Thèses en préparation à Montpellier 3 , dans le cadre de Langues, Littératures, Cultures, Civilisations , en partenariat avec CRISES - Centre de Recherches Interdisciplinaires en Sciences Humaines et Sociales (laboratoire) depuis le 01-09-2017 .


  • Résumé

    La mise au jour, en 1936, d'une importante collection de travaux alchimiques parmi les manuscrits inédits de Newton a contraint les philosophes et historiens des sciences à reconsidérer le rôle de ce qui jusqu'alors passait pour une lubie sans valeur scientifique, surgeon dépérissant de la superstition.
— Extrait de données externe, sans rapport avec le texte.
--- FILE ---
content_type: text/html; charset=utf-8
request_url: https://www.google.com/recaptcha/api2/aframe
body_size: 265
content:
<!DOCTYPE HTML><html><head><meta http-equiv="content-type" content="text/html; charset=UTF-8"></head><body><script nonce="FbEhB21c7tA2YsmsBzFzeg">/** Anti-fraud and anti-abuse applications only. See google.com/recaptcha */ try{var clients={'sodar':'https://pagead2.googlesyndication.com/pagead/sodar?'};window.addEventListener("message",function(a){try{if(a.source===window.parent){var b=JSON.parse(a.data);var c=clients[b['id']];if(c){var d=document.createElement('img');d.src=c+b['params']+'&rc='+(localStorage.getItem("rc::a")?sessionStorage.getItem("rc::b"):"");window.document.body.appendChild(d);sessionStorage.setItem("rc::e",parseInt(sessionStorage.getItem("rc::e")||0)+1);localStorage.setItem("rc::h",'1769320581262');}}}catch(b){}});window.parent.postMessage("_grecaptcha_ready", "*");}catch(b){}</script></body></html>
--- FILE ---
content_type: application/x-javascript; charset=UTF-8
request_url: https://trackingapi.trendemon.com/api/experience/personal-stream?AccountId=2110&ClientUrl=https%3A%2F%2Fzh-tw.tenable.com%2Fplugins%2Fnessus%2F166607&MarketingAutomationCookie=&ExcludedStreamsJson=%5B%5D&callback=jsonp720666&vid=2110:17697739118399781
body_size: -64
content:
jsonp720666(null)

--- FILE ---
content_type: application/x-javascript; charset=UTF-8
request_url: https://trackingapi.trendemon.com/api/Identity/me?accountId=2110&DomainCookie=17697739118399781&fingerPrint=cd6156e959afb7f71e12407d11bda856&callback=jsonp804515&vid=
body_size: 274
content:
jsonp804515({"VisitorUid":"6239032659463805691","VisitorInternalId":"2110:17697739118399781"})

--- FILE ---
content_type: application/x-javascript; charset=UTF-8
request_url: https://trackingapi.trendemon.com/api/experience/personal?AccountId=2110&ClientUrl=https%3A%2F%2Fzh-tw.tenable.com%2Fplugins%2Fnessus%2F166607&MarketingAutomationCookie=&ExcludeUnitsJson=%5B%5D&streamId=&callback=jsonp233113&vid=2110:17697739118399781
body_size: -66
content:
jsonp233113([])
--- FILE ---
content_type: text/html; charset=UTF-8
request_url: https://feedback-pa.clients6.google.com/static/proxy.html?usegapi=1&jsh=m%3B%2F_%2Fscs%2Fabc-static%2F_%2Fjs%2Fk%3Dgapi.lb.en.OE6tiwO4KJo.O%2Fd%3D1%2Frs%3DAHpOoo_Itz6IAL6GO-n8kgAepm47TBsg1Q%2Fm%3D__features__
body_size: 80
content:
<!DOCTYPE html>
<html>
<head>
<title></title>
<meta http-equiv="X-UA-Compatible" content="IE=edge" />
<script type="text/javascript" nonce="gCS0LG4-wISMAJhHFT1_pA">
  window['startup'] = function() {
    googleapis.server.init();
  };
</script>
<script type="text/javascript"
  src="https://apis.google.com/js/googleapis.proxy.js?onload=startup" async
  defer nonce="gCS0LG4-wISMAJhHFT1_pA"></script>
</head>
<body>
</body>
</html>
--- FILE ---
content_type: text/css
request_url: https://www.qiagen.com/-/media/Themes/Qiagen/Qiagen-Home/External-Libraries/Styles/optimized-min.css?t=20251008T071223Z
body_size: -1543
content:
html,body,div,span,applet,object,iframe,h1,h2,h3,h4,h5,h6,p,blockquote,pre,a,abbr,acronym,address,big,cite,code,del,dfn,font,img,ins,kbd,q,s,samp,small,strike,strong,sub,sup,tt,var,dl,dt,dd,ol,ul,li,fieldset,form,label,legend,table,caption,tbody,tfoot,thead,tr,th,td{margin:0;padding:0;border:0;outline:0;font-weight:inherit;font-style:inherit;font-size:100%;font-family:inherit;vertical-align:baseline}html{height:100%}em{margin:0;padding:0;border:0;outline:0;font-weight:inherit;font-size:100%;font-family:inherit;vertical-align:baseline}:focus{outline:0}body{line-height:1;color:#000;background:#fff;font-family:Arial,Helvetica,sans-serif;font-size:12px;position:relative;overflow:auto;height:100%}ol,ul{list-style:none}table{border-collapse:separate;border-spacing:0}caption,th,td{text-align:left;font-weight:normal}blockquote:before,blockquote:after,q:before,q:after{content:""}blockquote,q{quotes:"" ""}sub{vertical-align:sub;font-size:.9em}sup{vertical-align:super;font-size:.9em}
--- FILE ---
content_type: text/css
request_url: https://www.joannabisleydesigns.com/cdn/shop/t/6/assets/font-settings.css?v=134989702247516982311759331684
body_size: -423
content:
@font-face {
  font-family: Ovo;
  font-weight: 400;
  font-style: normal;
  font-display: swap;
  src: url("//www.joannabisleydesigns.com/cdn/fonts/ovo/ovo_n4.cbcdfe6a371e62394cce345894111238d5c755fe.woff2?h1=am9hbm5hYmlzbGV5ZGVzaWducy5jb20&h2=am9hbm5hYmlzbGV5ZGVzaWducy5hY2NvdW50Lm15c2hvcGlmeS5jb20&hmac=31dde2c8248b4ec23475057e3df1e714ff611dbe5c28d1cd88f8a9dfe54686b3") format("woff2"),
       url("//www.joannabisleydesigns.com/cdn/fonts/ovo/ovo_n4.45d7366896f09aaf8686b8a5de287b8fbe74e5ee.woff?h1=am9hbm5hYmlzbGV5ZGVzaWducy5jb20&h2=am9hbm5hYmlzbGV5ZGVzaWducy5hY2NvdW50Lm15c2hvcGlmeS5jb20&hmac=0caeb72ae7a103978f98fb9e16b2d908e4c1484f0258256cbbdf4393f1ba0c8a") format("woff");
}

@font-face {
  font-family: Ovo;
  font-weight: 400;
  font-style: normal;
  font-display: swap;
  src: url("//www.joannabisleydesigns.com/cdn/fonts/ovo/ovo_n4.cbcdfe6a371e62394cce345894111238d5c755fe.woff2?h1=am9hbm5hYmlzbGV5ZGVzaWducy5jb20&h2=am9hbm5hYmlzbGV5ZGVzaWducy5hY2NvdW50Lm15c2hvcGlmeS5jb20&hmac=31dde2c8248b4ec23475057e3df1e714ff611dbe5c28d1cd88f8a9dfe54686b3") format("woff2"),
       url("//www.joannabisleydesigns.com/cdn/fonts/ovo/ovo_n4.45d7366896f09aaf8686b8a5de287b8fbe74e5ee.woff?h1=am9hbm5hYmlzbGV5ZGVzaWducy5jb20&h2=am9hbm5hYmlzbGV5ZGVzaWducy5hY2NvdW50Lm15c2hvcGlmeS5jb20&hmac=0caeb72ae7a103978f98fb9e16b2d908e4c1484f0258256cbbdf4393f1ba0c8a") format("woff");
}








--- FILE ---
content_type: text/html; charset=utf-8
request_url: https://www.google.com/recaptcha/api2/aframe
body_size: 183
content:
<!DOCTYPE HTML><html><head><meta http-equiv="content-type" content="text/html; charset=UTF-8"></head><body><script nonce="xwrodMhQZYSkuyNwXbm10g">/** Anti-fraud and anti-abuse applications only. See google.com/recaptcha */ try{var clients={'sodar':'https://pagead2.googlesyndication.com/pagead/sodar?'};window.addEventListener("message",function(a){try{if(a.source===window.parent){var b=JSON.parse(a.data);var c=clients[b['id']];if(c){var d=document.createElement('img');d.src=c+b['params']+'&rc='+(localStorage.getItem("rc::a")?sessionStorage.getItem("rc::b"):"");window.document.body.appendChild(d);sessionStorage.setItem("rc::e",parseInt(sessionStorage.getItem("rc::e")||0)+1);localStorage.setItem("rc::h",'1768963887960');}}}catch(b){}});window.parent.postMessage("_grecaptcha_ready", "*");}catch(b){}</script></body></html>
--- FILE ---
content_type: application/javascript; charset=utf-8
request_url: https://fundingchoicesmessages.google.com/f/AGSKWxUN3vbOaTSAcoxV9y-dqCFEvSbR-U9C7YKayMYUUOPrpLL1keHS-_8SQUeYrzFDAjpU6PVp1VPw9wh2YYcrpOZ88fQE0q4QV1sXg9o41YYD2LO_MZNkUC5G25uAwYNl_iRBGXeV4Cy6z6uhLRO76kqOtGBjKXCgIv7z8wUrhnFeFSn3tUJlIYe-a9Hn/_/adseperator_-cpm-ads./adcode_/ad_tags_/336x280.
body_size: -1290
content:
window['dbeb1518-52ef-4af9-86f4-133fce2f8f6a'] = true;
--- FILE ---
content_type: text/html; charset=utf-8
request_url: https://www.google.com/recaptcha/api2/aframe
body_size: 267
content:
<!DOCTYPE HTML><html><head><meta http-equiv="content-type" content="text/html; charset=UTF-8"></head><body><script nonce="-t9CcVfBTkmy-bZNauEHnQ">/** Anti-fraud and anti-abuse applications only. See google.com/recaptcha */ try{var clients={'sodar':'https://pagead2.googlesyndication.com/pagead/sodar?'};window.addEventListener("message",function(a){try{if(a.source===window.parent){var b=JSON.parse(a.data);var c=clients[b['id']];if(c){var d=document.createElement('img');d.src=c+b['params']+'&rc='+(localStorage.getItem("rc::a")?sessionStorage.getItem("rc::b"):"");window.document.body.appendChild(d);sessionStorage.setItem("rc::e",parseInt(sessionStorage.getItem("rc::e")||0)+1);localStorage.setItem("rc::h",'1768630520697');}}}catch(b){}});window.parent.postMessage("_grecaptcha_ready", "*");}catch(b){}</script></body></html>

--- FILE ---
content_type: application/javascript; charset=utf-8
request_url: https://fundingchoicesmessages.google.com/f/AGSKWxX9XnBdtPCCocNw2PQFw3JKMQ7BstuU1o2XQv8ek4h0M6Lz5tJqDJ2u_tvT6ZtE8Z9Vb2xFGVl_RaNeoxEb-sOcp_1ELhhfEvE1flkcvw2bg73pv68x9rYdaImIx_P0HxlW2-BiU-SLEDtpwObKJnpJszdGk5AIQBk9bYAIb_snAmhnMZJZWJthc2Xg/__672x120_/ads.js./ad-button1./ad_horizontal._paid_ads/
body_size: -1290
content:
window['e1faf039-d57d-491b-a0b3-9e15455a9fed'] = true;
Comment ce fondateur austère et méthodique de la mécanique moderne, qui proclamait ne pas feindre d'hypothèses, avait-il pu succomber aux astres noirs de l'« astronomie terrestre » ? Cette thèse entend démontrer que l'alchimie au tournant des XVIIe-XVIIIe siècles, loin d'être une « pré-science », rassemble bon nombre de caractéristiques d'un véritable paradigme – quoiqu'en un sens sensiblement différent de celui conféré à cette notion par Kuhn, et que d'autres théoriciens du changement scientifique (Bachelard, Lakatos, Feyerabend, Laudan) nous aideront à préciser. L'exemple de Newton plaide en faveur de l'hypothèse selon laquelle le recours à ce paradigme, en complément du mécanisme de Descartes, aurait été la cheville ouvrière de la mécanique moderne. Un examen approfondi de ses travaux fait percevoir la nécessité d'une prise en compte de l'intérêt de l'alchimie pour la philosophie des sciences.

  • Titre traduit

    Newton and alchemy : a problematic paradigm


  • Résumé

    In 1936, an important collection of alchemical works was found among Newton's unpublished manuscripts. This discovery has compelled philosophers and historians of science to reconsider the role of what had hitherto been regarded as mere fantasy, a pursuit without any scientific value, a dying offshoot of superstition. How could the stern, methodical founder of modern mechanics, who claimed not to feign hypotheses, have succumbed to the black stars of “terrestrial astonomy”? This thesis aims to demonstrate that alchemy at the turn of the 17th and 18th century was not a “pre-science”: on the contrary, it possessed many of the characteristics pertaining to a paradigm – not exactly in Kuhn's sense, but in a sense that other theoricians of scientific change (Bachelard, Lakatos, Feyerabend, Laudan) will help us specify. As a matter of fact, the example of Newton pleads for the hypothesis that resorting to this paradigm in complement to Descartes' mechanism was the linchpin of modern mechanics. A thorough examination of those authors' works will show that taking into account the interest of alchemy is crucial for the philosophy of science.